Surgical technique is an important factor affecting recovery of hip function after total hip arthroplasty (THA). We therefore asked whether short-term recovery of hip strength and motion would differ between the anterior and anterolateral THA approaches. We presumed that although both approaches would improve hip function by 16 weeks postsurgery when compared with presurgery, a slower recovery would be demonstrated by the anterolateral group at 6 weeks when compared with the anterior group as a result of division and reattachment of the abductor muscles. We observed hip kinematics and kinetics during walking and isometric hip abductor strength for the involved limb. Hip abductor strength of all patients was lower than controls at all three testing times.
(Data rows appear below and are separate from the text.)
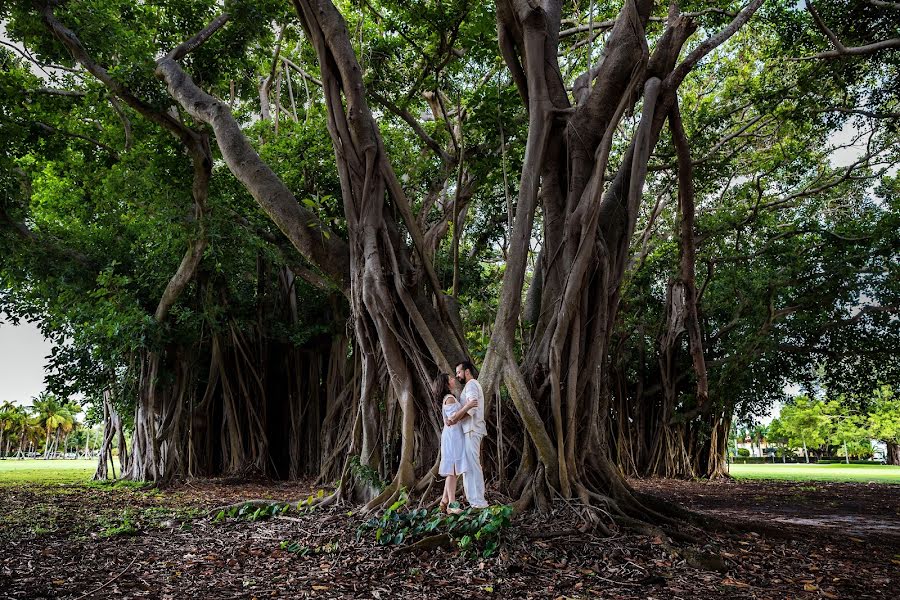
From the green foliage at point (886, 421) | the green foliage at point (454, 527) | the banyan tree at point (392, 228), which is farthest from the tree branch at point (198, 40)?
the green foliage at point (886, 421)

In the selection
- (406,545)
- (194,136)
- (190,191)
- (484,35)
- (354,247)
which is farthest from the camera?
(190,191)

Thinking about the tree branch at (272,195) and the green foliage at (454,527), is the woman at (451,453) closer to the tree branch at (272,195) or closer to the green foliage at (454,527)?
the green foliage at (454,527)

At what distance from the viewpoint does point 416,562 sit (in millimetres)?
3527

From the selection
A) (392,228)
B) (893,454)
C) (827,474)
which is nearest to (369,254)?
(392,228)

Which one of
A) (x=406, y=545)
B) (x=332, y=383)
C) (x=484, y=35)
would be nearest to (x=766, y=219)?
(x=484, y=35)

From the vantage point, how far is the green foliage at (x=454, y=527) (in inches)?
141

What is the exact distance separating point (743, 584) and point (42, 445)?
5130 centimetres

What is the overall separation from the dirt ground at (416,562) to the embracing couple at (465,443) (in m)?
0.45

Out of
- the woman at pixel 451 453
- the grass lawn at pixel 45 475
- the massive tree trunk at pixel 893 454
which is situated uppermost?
the woman at pixel 451 453

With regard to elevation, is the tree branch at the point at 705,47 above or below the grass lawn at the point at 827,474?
above

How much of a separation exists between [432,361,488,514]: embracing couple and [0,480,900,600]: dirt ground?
0.45 m

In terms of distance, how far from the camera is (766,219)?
1049 centimetres

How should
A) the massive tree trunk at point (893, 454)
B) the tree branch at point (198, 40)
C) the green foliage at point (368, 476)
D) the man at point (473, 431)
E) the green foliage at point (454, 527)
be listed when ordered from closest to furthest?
the green foliage at point (454, 527) → the man at point (473, 431) → the green foliage at point (368, 476) → the tree branch at point (198, 40) → the massive tree trunk at point (893, 454)

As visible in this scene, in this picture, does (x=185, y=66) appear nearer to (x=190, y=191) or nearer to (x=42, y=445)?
(x=190, y=191)
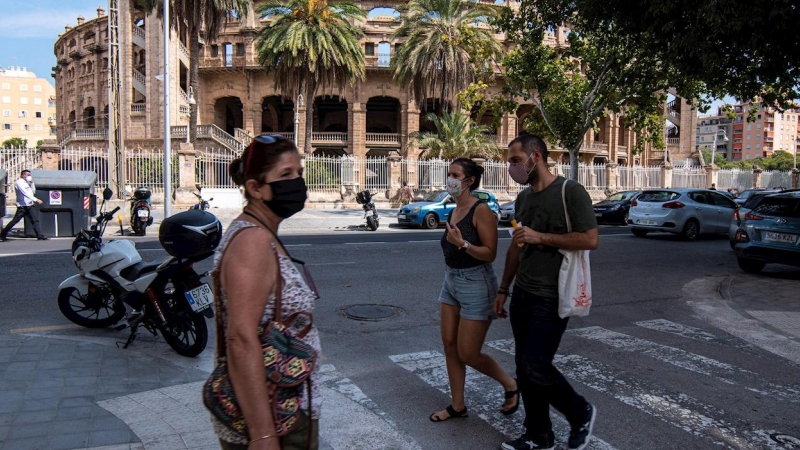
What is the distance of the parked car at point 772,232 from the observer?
9.39m

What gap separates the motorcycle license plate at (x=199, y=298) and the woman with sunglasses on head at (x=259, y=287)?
3352 mm

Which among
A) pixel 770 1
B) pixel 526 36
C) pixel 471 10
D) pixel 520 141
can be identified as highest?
pixel 471 10

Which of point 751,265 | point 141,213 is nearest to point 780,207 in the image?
point 751,265

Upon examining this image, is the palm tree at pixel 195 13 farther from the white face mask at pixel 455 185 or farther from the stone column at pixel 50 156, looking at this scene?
the white face mask at pixel 455 185

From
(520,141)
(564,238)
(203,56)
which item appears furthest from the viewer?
(203,56)

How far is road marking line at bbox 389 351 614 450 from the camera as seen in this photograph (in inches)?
150

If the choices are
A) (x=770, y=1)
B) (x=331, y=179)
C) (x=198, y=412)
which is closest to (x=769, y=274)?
(x=770, y=1)

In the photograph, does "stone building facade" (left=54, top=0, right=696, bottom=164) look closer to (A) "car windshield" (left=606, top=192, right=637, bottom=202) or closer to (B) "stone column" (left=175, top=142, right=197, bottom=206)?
(B) "stone column" (left=175, top=142, right=197, bottom=206)

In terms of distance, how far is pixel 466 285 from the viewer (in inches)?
145

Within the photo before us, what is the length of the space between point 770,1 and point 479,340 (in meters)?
Result: 6.74

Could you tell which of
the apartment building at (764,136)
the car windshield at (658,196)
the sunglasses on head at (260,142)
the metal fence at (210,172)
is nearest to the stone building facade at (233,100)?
the metal fence at (210,172)

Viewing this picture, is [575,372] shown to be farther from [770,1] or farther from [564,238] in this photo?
[770,1]

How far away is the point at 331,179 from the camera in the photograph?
89.5 ft

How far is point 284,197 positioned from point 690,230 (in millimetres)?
16389
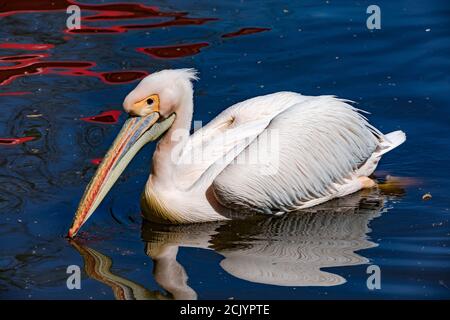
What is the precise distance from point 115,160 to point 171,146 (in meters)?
0.37

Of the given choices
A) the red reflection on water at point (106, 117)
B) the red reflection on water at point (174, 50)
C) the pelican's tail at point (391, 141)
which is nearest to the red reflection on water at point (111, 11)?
the red reflection on water at point (174, 50)

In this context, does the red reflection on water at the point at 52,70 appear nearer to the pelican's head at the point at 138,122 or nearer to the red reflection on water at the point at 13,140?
the red reflection on water at the point at 13,140

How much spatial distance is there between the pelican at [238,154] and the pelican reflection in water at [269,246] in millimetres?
96

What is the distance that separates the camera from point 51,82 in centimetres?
899

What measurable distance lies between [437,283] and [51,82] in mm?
4180

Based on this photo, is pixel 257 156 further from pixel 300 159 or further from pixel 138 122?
pixel 138 122

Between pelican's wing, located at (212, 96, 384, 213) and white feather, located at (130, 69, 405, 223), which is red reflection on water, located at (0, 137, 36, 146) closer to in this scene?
white feather, located at (130, 69, 405, 223)

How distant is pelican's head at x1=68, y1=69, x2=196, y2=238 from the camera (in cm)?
648

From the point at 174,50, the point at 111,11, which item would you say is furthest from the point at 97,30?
the point at 174,50

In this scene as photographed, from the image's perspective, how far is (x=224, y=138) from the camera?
6965 millimetres

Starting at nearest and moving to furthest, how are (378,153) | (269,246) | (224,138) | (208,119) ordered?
(269,246), (224,138), (378,153), (208,119)

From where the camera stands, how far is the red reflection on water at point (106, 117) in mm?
8219
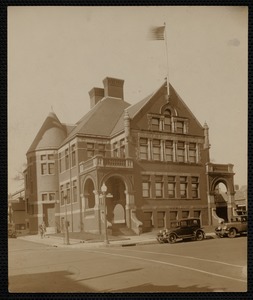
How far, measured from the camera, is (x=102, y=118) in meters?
8.48

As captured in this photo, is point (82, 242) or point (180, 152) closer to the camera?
point (82, 242)

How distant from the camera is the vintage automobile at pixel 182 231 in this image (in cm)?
841

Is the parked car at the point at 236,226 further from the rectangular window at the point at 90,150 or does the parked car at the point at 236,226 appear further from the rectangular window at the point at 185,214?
the rectangular window at the point at 90,150

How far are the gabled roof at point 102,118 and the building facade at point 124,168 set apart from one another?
0.8 inches

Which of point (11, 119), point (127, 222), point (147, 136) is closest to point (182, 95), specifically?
point (147, 136)

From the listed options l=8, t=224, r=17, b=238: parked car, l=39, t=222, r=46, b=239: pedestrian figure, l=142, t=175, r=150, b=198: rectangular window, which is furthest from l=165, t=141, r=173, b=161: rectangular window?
l=8, t=224, r=17, b=238: parked car

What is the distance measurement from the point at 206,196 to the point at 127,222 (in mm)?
1734

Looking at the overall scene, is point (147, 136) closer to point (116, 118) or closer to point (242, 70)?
point (116, 118)

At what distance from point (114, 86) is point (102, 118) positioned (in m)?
0.69

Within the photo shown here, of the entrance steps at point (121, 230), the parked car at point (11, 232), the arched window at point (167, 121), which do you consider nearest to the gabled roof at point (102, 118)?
the arched window at point (167, 121)

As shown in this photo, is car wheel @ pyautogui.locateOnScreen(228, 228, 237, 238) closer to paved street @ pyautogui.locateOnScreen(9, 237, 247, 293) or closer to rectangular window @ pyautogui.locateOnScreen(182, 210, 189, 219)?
paved street @ pyautogui.locateOnScreen(9, 237, 247, 293)

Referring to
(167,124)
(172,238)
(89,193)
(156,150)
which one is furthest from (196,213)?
(89,193)

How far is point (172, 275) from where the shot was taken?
7.87 metres

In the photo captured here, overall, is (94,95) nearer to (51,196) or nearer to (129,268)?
(51,196)
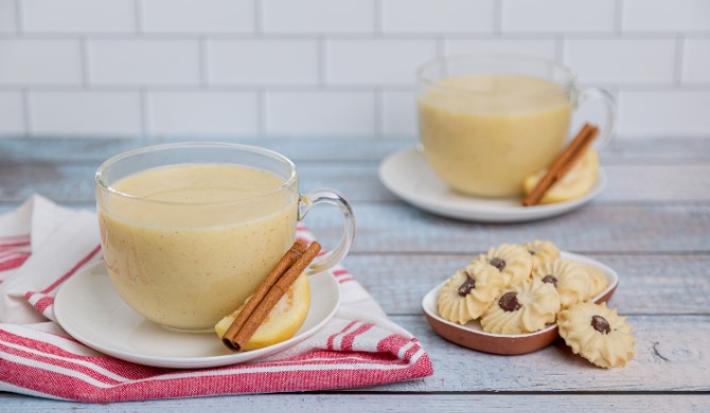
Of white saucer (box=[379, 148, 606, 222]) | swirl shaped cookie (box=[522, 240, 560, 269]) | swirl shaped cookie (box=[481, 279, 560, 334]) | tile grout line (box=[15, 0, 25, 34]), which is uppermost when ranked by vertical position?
tile grout line (box=[15, 0, 25, 34])

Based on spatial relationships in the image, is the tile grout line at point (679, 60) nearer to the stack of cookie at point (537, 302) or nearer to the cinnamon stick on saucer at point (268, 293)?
the stack of cookie at point (537, 302)

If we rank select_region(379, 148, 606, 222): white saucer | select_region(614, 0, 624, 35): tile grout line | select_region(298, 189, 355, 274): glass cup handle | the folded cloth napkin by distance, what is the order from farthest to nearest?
select_region(614, 0, 624, 35): tile grout line, select_region(379, 148, 606, 222): white saucer, select_region(298, 189, 355, 274): glass cup handle, the folded cloth napkin

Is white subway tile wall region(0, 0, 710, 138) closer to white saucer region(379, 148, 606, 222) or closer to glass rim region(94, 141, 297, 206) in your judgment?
white saucer region(379, 148, 606, 222)

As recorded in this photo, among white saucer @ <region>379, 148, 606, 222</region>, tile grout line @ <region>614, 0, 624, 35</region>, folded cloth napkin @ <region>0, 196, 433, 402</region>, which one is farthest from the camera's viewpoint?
tile grout line @ <region>614, 0, 624, 35</region>

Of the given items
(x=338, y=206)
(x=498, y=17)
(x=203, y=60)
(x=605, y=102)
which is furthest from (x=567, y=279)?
(x=203, y=60)

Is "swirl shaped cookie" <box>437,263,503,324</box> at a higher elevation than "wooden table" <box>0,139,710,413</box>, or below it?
higher

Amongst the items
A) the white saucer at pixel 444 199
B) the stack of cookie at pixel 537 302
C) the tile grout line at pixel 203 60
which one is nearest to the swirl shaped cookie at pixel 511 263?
the stack of cookie at pixel 537 302

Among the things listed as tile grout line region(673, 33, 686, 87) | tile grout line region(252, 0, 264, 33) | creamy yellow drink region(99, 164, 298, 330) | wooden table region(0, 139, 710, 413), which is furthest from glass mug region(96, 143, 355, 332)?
tile grout line region(673, 33, 686, 87)

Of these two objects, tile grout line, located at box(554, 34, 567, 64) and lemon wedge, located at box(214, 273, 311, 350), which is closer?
lemon wedge, located at box(214, 273, 311, 350)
Compared with presurgery, all patients demonstrated improved abductor strength at 16 weeks postsurgery. At 6 weeks, the patients with an anterior approach had improved late stance peak abductor moment postsurgery and reached the level of controls, but those with an anterolateral approach did not. Although the anterior approach was associated with improved gait velocity and peak flexor moments at 6 weeks compared to before surgery, we observed no differences between the two approaches for most of the isometric strength and dynamic gait measures at 6 or 16 weeks. Neither approach provided faster recovery.